Book for Sandwich Fall/Winter 2012, 2013
Branding and Collaterals for Amsterdam Museum, 2013
Today we speak to Yew Kee, founder, creative director and designer of Matte, a brand communications boutique based in Netherlands.
Yanda: Tell us about yourself and what you do.
Yew Kee: My name is Yew Kee and I’m a Singaporean based in Amsterdam, the Netherlands. I run a small and intimate design boutique in the city center specializing in retail and brand communication.
What do you do first when you get up in the morning?
Turn on the radio/Youtube and check my e-mails.
What daily routines you cannot do without?
Going on Youtube and blending vegetable and fruit shakes in the morning.
For readers that might be unfamiliar with your design, how would you describe it?
Intuitive, concise, communicative, relevant and crafted with a touch of willfulness
What are you having the most fun at right now?
Looking at people running in the rain
Why did you choose design as your profession?

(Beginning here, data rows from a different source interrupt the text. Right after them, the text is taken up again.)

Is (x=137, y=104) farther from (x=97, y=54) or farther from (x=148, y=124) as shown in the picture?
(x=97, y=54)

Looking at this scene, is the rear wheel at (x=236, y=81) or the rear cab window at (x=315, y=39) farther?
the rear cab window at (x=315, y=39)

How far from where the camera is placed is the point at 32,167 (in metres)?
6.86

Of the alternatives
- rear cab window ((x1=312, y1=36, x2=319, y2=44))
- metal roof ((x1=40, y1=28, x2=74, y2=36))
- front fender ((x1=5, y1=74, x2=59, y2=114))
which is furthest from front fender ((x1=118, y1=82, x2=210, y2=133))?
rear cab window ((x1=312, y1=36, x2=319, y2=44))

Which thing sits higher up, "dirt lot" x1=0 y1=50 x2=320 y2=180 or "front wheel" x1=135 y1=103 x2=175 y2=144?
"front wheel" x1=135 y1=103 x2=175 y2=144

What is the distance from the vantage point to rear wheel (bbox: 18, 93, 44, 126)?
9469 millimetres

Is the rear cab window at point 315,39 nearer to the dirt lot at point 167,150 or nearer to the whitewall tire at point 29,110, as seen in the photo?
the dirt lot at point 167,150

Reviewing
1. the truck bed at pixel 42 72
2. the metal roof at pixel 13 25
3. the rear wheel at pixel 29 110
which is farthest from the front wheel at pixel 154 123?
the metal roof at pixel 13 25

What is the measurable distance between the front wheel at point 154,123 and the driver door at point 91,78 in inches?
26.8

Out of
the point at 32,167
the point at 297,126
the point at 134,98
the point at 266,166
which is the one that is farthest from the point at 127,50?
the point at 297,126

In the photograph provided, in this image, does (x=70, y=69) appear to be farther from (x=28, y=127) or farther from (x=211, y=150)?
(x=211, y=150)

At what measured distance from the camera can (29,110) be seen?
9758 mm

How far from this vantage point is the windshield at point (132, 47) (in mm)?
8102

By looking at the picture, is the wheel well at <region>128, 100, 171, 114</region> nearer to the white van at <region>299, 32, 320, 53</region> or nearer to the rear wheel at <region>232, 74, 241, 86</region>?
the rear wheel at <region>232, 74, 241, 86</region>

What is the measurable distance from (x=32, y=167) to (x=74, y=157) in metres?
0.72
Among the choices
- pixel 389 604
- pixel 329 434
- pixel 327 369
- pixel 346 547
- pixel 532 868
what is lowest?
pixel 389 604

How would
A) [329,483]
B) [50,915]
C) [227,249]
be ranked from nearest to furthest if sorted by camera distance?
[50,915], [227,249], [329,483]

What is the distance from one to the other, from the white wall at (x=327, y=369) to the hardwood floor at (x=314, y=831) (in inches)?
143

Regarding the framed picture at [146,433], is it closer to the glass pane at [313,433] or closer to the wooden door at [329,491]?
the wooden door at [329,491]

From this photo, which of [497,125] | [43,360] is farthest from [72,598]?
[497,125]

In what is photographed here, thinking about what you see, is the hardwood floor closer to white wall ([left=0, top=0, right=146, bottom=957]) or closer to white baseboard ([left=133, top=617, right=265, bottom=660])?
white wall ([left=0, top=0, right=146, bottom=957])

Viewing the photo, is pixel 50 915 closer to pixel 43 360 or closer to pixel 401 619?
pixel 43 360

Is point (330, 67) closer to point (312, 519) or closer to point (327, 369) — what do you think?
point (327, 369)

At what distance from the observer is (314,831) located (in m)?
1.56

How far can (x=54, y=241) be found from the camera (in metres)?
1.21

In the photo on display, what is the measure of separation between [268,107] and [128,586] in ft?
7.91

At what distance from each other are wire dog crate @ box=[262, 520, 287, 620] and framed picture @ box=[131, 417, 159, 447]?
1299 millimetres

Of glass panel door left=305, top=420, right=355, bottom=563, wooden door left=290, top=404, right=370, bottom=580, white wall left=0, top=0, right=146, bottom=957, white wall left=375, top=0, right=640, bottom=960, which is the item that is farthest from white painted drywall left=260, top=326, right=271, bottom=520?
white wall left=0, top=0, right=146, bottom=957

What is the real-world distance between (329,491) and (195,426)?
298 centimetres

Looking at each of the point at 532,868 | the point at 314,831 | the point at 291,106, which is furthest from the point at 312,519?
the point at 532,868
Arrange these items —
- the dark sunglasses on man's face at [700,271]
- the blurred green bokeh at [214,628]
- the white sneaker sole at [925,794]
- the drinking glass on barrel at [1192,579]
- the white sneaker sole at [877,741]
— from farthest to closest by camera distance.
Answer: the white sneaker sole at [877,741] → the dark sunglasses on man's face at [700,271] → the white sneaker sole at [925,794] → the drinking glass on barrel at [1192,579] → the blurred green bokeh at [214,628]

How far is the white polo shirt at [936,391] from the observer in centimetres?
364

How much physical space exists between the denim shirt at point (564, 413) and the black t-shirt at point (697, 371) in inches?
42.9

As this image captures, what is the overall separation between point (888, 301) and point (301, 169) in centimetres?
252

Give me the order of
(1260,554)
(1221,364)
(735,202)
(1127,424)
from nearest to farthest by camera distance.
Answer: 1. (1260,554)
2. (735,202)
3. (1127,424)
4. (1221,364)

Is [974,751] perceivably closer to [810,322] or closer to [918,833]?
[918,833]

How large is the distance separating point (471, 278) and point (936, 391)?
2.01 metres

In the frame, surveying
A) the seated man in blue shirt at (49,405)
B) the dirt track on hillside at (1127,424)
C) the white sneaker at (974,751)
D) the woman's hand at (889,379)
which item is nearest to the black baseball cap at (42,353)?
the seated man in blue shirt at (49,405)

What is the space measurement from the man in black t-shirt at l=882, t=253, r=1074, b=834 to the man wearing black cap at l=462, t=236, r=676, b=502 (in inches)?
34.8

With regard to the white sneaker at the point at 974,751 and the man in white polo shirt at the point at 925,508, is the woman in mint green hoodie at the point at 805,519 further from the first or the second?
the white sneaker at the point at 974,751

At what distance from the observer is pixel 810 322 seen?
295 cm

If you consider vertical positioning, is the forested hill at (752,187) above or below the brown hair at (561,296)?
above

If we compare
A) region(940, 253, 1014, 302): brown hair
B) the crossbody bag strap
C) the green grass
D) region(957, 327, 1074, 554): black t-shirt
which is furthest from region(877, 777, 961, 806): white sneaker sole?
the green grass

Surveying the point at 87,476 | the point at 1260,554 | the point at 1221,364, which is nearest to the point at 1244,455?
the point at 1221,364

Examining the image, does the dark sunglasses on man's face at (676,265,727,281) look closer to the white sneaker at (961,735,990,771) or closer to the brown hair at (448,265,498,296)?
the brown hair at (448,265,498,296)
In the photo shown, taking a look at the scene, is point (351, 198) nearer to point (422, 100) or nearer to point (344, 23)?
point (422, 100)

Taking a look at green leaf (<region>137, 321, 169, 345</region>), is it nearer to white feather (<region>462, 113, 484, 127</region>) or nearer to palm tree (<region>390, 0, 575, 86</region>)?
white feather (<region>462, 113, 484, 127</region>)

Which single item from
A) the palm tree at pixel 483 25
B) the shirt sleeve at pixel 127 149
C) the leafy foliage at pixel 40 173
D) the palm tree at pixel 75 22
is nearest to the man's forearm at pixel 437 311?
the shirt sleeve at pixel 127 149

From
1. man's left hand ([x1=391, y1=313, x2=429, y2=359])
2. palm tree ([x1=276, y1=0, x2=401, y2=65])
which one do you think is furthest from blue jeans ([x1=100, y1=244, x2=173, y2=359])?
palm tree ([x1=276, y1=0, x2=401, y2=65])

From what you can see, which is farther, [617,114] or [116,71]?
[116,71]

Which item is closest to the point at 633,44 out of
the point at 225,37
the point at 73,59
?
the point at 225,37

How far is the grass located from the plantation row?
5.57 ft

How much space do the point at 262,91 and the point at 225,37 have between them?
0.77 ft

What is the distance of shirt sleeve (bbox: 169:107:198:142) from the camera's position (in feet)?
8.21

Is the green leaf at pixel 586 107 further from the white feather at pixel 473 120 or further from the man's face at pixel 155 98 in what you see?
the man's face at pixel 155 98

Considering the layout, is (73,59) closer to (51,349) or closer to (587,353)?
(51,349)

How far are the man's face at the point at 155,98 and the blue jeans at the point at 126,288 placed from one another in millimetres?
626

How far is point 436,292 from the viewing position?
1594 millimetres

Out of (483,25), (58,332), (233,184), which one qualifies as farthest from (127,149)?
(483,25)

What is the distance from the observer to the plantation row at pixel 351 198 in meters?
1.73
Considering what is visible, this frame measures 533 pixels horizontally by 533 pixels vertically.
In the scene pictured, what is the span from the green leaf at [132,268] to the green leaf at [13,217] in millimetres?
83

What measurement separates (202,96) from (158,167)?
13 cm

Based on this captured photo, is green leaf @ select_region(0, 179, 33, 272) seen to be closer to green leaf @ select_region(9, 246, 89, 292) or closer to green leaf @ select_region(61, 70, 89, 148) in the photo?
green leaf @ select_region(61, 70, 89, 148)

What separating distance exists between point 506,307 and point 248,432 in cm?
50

I didn’t choose design. Design chose me. I know I’m a designer since I was maybe 10. I was creating silly newsletters in primary school for my classmates. I didn’t know I was already a writer, editor, designer and publisher. Something told me I’m gonna be a designer and I know exactly where I should study after finishing my national service. I am very grateful for that ‘something’. Maybe it’s called ‘intuition’. I followed that till today.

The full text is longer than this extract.